窓の外を見ると、空に黒い影が何体か整列して飛翔しているのが見え、この浮遊島にそれ以上の大きさの竜一体が降りているのがここからでも見えた。
また、それに対抗して何人か交戦の様。
さらになぜか数体、竜たちが止めに入っているように見受けられた。しかし無残にもその黒い竜に倒され肉塊と化してしまっていた。
「ど…どういう事?」
その光景にエリザベートが呟いた。
唖然として体が動かなかった。
目の前が真っ暗になる。
決して夜になったという訳ではない。
–––しまった
と、思った時にはもう遅かった。
その暴れていた一体の竜が舞い降りたのだ。
「–––…っっ」
と、声さえも出ない。
ただそれだけで、鳥肌が立ち、背筋が凍る。
彼が食らったのか、あるいは殺したのか。
亡霊たちが影のように蠢く。
その黒い竜は自我がないのか周りを朱に染め上げながら暴れて回っていた。
「…ひっっ」
その様子を見て、エリザベートがその亡霊の影に腰が抜け、後ろに下がった拍子に石に躓き尻もちをついてしまった。

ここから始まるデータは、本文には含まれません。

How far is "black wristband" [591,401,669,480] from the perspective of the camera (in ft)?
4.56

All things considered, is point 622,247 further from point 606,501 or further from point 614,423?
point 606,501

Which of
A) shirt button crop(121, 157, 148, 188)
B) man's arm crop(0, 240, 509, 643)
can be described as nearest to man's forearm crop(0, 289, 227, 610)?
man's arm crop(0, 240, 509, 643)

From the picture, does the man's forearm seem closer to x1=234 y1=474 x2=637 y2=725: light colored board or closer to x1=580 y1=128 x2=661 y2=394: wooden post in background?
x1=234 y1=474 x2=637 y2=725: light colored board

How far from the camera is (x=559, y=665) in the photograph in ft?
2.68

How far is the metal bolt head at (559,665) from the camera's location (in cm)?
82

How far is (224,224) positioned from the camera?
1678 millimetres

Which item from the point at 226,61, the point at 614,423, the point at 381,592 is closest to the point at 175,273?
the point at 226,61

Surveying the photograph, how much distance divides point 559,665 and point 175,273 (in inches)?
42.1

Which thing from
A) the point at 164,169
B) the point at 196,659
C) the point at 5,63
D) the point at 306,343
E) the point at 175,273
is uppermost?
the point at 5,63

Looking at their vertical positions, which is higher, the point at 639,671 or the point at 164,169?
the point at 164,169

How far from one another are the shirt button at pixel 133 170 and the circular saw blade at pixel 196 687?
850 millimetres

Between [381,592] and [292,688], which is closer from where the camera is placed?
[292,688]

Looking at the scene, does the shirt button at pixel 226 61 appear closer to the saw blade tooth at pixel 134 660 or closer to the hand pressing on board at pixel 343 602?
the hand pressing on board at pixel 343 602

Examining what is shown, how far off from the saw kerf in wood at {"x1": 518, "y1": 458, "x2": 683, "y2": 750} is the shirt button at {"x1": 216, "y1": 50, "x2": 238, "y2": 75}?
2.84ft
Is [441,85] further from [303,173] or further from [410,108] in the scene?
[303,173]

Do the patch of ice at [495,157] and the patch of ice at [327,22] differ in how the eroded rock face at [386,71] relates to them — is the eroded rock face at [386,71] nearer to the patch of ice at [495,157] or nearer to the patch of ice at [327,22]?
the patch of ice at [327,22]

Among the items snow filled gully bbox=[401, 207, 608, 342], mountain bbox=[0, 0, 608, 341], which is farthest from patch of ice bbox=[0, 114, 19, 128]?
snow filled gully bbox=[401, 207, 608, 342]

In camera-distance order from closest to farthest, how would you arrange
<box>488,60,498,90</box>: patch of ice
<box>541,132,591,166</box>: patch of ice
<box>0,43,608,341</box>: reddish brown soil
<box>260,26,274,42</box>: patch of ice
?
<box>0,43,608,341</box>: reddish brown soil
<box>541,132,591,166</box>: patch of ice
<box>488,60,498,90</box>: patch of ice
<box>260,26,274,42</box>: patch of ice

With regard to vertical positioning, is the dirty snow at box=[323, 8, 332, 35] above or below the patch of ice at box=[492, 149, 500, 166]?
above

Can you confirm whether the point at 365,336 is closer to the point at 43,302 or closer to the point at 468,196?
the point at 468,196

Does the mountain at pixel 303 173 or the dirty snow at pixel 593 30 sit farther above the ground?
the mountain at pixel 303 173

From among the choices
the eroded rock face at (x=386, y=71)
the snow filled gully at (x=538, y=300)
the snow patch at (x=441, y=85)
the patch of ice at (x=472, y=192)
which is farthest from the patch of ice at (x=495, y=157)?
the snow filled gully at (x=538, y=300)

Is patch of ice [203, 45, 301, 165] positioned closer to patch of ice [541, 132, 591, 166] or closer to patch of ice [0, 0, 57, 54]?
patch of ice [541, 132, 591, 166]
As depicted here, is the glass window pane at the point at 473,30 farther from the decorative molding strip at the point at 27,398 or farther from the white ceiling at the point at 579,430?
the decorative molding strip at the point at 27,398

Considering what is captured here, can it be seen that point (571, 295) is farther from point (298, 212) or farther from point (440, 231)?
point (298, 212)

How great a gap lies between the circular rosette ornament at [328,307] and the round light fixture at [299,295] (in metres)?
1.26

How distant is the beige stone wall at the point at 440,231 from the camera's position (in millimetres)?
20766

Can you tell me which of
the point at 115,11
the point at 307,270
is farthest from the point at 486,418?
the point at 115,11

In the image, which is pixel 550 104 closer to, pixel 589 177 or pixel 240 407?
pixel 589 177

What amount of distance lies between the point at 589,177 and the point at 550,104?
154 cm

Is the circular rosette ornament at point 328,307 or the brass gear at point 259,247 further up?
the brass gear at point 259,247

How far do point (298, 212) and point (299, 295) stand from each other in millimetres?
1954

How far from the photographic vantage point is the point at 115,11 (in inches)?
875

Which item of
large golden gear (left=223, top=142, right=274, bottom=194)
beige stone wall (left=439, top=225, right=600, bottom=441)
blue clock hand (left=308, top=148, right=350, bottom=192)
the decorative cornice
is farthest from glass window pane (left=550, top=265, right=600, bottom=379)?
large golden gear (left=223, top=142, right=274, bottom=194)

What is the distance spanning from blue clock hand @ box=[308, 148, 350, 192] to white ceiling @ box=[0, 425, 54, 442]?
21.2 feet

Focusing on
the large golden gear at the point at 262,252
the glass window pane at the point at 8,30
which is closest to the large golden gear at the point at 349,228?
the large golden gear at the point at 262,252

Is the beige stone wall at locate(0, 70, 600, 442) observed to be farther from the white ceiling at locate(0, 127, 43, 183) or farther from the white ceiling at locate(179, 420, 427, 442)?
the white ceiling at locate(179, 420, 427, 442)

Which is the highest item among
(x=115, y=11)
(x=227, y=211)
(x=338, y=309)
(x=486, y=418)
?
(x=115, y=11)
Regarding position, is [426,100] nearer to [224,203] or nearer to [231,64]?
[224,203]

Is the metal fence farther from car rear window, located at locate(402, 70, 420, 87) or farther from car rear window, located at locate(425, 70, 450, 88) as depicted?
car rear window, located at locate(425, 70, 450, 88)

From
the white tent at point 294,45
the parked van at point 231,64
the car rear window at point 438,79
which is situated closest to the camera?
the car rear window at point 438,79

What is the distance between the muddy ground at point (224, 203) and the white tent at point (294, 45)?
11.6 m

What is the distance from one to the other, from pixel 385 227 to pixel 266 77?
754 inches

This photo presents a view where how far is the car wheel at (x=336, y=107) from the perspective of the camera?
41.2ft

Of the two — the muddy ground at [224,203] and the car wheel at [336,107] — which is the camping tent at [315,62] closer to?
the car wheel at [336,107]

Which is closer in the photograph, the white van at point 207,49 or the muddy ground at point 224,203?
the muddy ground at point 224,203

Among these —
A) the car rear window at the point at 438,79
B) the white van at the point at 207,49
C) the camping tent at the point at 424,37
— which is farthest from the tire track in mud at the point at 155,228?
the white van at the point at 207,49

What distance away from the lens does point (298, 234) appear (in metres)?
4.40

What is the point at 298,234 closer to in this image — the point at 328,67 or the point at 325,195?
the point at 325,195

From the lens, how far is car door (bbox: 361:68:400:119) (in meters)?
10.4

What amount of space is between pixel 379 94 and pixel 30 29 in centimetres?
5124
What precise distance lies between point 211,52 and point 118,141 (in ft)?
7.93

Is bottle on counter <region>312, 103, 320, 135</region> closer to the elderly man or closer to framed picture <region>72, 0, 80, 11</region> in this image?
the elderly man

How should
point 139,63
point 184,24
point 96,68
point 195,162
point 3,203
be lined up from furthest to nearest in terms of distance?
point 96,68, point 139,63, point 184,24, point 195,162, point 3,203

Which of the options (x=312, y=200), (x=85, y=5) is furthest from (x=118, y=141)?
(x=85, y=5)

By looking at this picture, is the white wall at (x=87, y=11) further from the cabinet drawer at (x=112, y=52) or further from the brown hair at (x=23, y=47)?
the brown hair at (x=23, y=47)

それに竜が気が付き、エリザベートのもとに歩み寄る。その様だけ見れば知性がある竜だ、と錯覚してしまう。
その血だまりを歩いてくる。
例えば王が赤いじゅうたんを闊歩する様に。
エリザベートには走馬灯と共に、
――あの本は捨てたかったな
だって、エロ本だし
ナーシャには一回会いたかったな
なんだかゆっくりに見える…これが死ぬ直前ってことかな
せめて自分の能力だけ開花させたかったなあ
と、見えるすべてがスローモーションになり始めた頃。
「俺の弟に手を出すな」
――――パシャ…ビチャ……
と聞きなれた声と水の音が聞こえた。
竜の顔めがけて赤いナイフをいくつか投げたらしく、黒い竜が顔を背ける。
その数本は当たっていたようで、暴れだす。
『……ガアアアアァァァ‼‼‼』
血しぶきが舞い踊り、その中。
エリザベート、と瓜二つの者がいた。
「な、なーしゃああぁ…」
と、ナーシャと呼ばれた彼。天使族アナスタシア。
彼が竜の錯乱状態になったのを見計らって腰の抜けた双子の片割れエリザベートに近寄る。
「けがはないみたいだな」
と、ほっとする。
蒼白な顔をしたアナスタシアが声をかけた。
–––多分これは魔法のせいだ
と、エリザベートは思った。
天使族特有の血の魔法…さきほど放ったナイフのせい。個々でその性能効果は違うが、必ず血を用いなければならない魔法を使えた。
エリザベートはまだそれを使えなかった。
呼吸も少し荒れている兄に、
「ごめん…ナーシャ」と、声をかけた。
まだぼくが使えないから、と出かかった言葉を飲み込む。こう言うと怒られるからだ。
その代わりにまだ腰が抜けているエリザベートは足にしがみついた。
その様に苦笑して、
「気にするな」とアナスタシア。